MINANGKABAUNEWS.com, PADANG — Kabar gembira bagi warga Kota Padang! Setelah lama dinantikan, Gedung Layanan Perpustakaan Umum Daerah (Perpusda) akhirnya resmi membuka pintu untuk umum. Peresmiannya dilakukan pada Kamis (12/2/2026) oleh Kepala Perpustakaan Nasional Republik Indonesia (Perpusnas RI), Endang Aminudin Aziz, didampingi langsung oleh Wali Kota Padang, Fadly Amran.

Lokasinya tak sulit ditemukan, yaitu tepat di samping Gedung Bagindo Aziz Chan Youth Center yang sudah lebih dulu dikenal sebagai ikon anak muda. Namun, gedung anyar ini bukanlah perpustakaan konvensional yang sunyi dan penuh tumpukan buku usang. Pemerintah Kota Padang memastikan, tempat ini adalah wajah baru literasi modern.

Wali Kota Fadly Amran dalam sambutannya menegaskan bahwa gedung ini adalah bukti nyata komitmen daerah dalam membangun sumber daya manusia. Menurutnya, perpustakaan masa kini harus bertransformasi menjadi ruang publik yang hidup, inklusif, dan adaptif terhadap teknologi.

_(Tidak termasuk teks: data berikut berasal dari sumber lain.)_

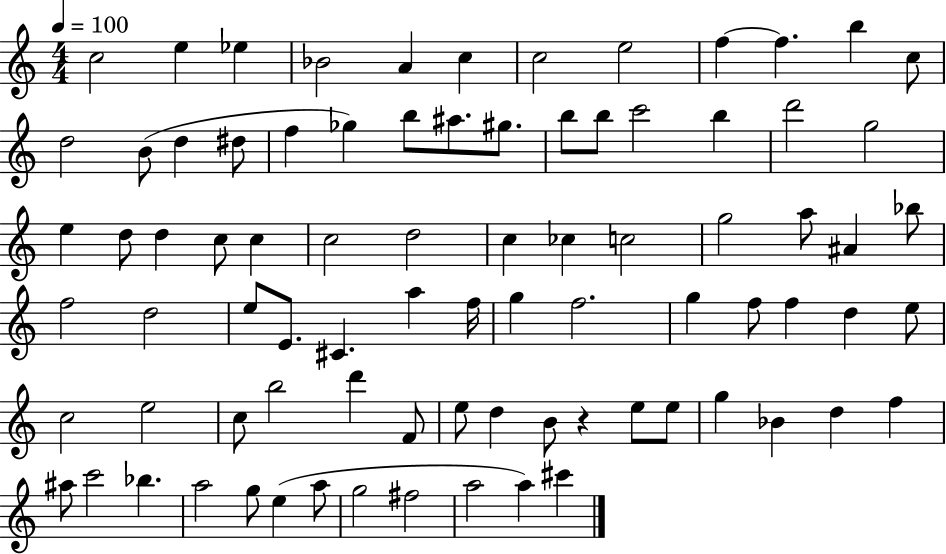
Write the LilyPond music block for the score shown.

{
  \clef treble
  \numericTimeSignature
  \time 4/4
  \key c \major
  \tempo 4 = 100
  c''2 e''4 ees''4 | bes'2 a'4 c''4 | c''2 e''2 | f''4~~ f''4. b''4 c''8 | \break d''2 b'8( d''4 dis''8 | f''4 ges''4) b''8 ais''8. gis''8. | b''8 b''8 c'''2 b''4 | d'''2 g''2 | \break e''4 d''8 d''4 c''8 c''4 | c''2 d''2 | c''4 ces''4 c''2 | g''2 a''8 ais'4 bes''8 | \break f''2 d''2 | e''8 e'8. cis'4. a''4 f''16 | g''4 f''2. | g''4 f''8 f''4 d''4 e''8 | \break c''2 e''2 | c''8 b''2 d'''4 f'8 | e''8 d''4 b'8 r4 e''8 e''8 | g''4 bes'4 d''4 f''4 | \break ais''8 c'''2 bes''4. | a''2 g''8 e''4( a''8 | g''2 fis''2 | a''2 a''4) cis'''4 | \break \bar "|."
}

“Ini adalah kado awal tahun untuk Padang. Kami ingin perpustakaan ini menjadi pusat lahirnya generasi muda yang kritis, kreatif, dan berdaya saing. Bukan hanya tempat membaca, tapi juga berdiskusi dan berkreasi,” ujar Fadly dengan penuh semangat.

Fadly pun meminta Dinas Perpustakaan dan Kearsipan untuk terus berinovasi. Mulai dari menggandeng komunitas literasi, menggelar pelatihan, hingga menjadikan perpustakaan sebagai tempat nongkrong edukatif yang menarik bagi generasi milenial dan Gen Z.

Kesan mewah dan kekinian langsung terlihat saat memasuki gedung dua lantai ini. Dibangun di atas lahan seluas 1.700 meter persegi, proyek senilai Rp12,5 miliar ini merupakan kombinasi pendanaan dari Dana Alokasi Khusus (DAK) APBN sebesar Rp10 miliar dan APBD Kota Padang Rp2,5 miliar untuk perabotan serta fasilitas pendukungnya.

Yang membuatnya istimewa, perpustakaan ini dilengkapi dengan fasilitas yang jarang dimiliki oleh perpustakaan daerah lain. Ada studio mini teater untuk pemutaran film edukasi, galeri sejarah yang memajang koleksi masa lampau, ruang bermain anak, ruang laktasi bagi ibu menyusui, hingga tentunya ruang digital dan ruang baca yang nyaman. Semua fasilitasnya juga dirancang ramah disabilitas.

Kepala Dinas Perpustakaan dan Kearsipan Kota Padang, Heriza Syafani, menjelaskan bahwa seluruh fasilitas tersebut dirancang untuk menjawab kebutuhan masyarakat modern. “Kami ingin semua kalangan, dari anak-anak hingga lansia, dari komunitas hingga pelajar, merasa betah dan mendapatkan manfaat maksimal di sini,” jelasnya.

Apresiasi pun datang dari Kepala Perpusnas RI, Endang Aminudin Aziz. Ia memuji langkah Pemko Padang yang berani membangun fasilitas berstandar nasional. Menurutnya, di era serba digital seperti sekarang, keberadaan ruang publik yang representatif seperti ini adalah kebutuhan mutlak untuk menopang peningkatan literasi masyarakat.

Peresmian yang berlangsung meriah itu juga dihadiri oleh Kepala Dinas Kearsipan dan Perpustakaan Provinsi Sumbar Jumaidi, Kepala UPT Perpustakaan Proklamator Bung Hatta, serta jajaran Forkopimda dan OPD terkait di lingkungan Pemko Padang. Kini, giliran masyarakat Padang untuk membuktikan, apakah gaya hidup membaca dan belajar akan benar-benar menjadi tren baru di kota tercinta.